◆ **ページ本文**:
急性期病院における栄養・水分補給の充実で、回復期・慢性期の入院期間短縮を—日慢協・武久会長
2017.4.14.(金)
急性期病院から慢性期病院に転院する患者の多くは、低栄養・脱水状態となっており、慢性期病院では治療の前に栄養・水分補給をしなければならない。慢性期・回復期の入院期間を短縮し、寝たきり患者を半減させるために、急性期病院における「栄養・水分補給の早期実施」が必要である—。
日本慢性期医療協会の武久洋三会長は、13日の定例記者会見でこのように強調しました(会見時の資料はこちら(日慢協のサイト)から)。
介護施設からの入院患者に比べ、急性期病院からの転院患者は低栄養・脱水が進行
武久会長は、日慢協の会員病院の入院患者3万7730名(2010年1月-2016年12月入院)の「入院時における栄養状態」などを分析。それによると、▼腎機能低下(BUN20.1以上)患者が39.65%▼低ナトリウム(Na136未満)患者が29.64%▼低栄養(ALB3.8未満)患者が59.7%―など、相当数の患者が脱水や低栄養状態で入院してきた状況が明らかになりました。

◆ **資料の抜粋**:
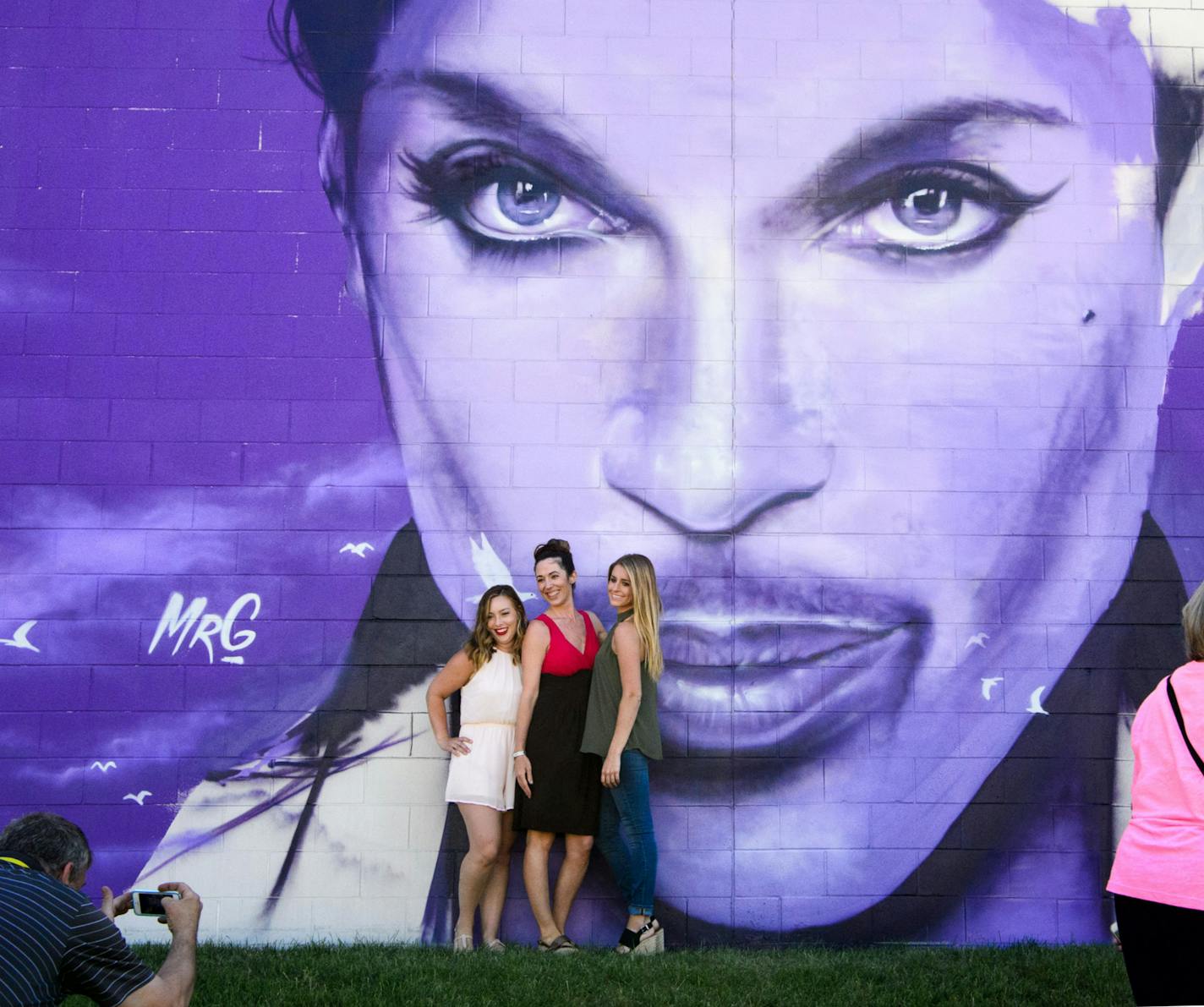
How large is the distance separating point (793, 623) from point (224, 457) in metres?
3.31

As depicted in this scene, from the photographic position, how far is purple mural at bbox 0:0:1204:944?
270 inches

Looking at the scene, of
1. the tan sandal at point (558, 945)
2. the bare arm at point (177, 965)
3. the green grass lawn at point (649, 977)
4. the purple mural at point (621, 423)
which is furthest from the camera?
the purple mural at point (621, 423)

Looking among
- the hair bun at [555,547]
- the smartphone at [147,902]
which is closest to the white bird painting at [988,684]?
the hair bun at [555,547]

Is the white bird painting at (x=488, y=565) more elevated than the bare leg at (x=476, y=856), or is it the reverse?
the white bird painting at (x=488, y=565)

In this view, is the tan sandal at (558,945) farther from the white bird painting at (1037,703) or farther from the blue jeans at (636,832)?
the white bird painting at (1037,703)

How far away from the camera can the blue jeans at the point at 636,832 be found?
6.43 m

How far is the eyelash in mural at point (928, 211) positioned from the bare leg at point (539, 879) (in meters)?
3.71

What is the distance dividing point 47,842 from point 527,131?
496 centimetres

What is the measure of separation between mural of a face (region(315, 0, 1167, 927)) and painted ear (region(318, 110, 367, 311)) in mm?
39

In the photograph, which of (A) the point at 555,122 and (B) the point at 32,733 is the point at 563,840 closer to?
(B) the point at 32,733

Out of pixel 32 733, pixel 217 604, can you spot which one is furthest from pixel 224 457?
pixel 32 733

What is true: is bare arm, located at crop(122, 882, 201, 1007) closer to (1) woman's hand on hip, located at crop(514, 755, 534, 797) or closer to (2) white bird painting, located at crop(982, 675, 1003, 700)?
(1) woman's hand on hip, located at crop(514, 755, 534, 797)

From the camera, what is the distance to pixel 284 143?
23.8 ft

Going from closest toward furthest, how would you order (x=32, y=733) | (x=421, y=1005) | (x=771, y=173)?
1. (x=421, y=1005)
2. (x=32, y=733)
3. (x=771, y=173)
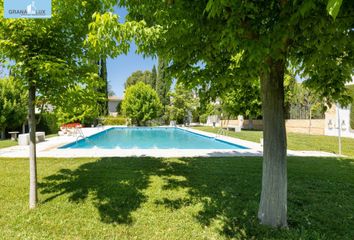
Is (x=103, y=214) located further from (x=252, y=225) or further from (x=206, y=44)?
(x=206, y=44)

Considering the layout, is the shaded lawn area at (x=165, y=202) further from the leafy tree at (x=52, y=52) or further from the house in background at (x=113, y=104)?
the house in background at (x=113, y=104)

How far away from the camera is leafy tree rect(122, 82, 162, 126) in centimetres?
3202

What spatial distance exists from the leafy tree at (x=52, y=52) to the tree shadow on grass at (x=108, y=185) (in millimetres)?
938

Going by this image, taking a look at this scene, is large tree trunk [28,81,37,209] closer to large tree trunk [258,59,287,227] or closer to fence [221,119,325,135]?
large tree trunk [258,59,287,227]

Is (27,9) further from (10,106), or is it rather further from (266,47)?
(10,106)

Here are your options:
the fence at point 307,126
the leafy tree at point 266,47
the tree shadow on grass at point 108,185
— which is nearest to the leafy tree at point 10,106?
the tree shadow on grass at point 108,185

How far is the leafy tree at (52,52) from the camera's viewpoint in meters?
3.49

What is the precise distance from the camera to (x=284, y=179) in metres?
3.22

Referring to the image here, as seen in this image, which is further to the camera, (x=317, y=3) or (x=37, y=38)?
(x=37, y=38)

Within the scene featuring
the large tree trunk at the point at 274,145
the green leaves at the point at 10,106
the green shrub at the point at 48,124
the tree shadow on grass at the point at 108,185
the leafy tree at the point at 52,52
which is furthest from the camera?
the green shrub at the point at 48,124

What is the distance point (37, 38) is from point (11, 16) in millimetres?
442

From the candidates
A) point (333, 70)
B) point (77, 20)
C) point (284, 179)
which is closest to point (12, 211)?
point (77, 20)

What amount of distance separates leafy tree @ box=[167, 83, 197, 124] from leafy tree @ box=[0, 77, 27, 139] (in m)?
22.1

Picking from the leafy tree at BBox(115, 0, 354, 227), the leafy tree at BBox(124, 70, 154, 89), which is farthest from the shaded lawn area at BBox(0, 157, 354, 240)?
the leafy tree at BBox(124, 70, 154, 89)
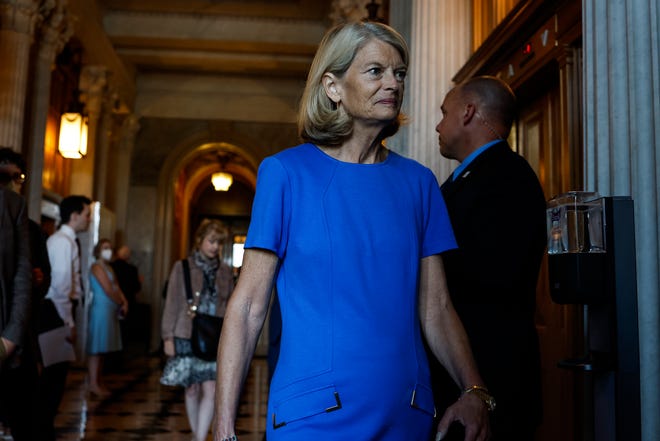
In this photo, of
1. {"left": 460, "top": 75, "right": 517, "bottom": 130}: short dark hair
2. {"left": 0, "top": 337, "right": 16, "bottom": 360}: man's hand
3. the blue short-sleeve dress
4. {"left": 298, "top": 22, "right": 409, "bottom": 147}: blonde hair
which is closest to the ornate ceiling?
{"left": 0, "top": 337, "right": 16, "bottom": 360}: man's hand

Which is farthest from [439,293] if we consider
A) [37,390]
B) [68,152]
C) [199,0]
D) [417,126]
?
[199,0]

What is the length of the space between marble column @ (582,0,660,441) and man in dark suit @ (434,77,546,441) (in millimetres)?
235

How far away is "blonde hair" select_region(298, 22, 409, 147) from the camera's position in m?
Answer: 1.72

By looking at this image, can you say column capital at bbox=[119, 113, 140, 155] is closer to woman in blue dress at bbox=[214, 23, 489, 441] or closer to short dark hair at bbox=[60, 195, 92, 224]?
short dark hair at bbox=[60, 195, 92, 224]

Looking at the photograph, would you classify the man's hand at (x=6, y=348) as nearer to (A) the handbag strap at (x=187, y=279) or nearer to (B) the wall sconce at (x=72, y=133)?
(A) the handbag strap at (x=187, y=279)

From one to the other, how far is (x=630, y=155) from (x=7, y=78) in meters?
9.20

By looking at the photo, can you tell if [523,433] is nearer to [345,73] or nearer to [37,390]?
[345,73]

◆ **取り組む課題**:
(a) 本文について、次の問いに答えなさい。
(i) 武久会長が発言したのは何の場か。
(ii) 入院時の栄養状態などの分析対象となった入院患者は何名か。
(iii) 低栄養(ALB3.8未満)の患者の割合は何%か。
(b) 次の各文が本文の内容と合っているかどうかを答え、判断の根拠となる本文の語句をそのまま引用しなさい。
(i) 武久洋三氏は日本慢性期医療協会の会長である。
(ii) 分析の対象は、2010年1月から2016年12月までに入院した患者である。
(iii) 低ナトリウム(Na136未満)の患者の割合は39.65%であった。
(c) 本文から、「急性期病院から慢性期病院に転」から「ら(日慢協のサイト)から)。」までの部分を、両端を含めて一字一句違えずに抜き出しなさい。

◆ **本演習の解答**:
(a)
(i) 13日の定例記者会見
(ii) 3万7730名
(iii) 59.7%

(b)
(i) はい。「日本慢性期医療協会の武久洋三会長は」
(ii) はい。「(2010年1月-2016年12月入院)」
(iii) いいえ。「低ナトリウム(Na136未満)患者が29.64%」

(c)
急性期病院から慢性期病院に転院する患者の多くは、低栄養・脱水状態となっており、慢性期病院では治療の前に栄養・水分補給をしなければならない。慢性期・回復期の入院期間を短縮し、寝たきり患者を半減させるために、急性期病院における「栄養・水分補給の早期実施」が必要である—。
日本慢性期医療協会の武久洋三会長は、13日の定例記者会見でこのように強調しました(会見時の資料はこちら(日慢協のサイト)から)。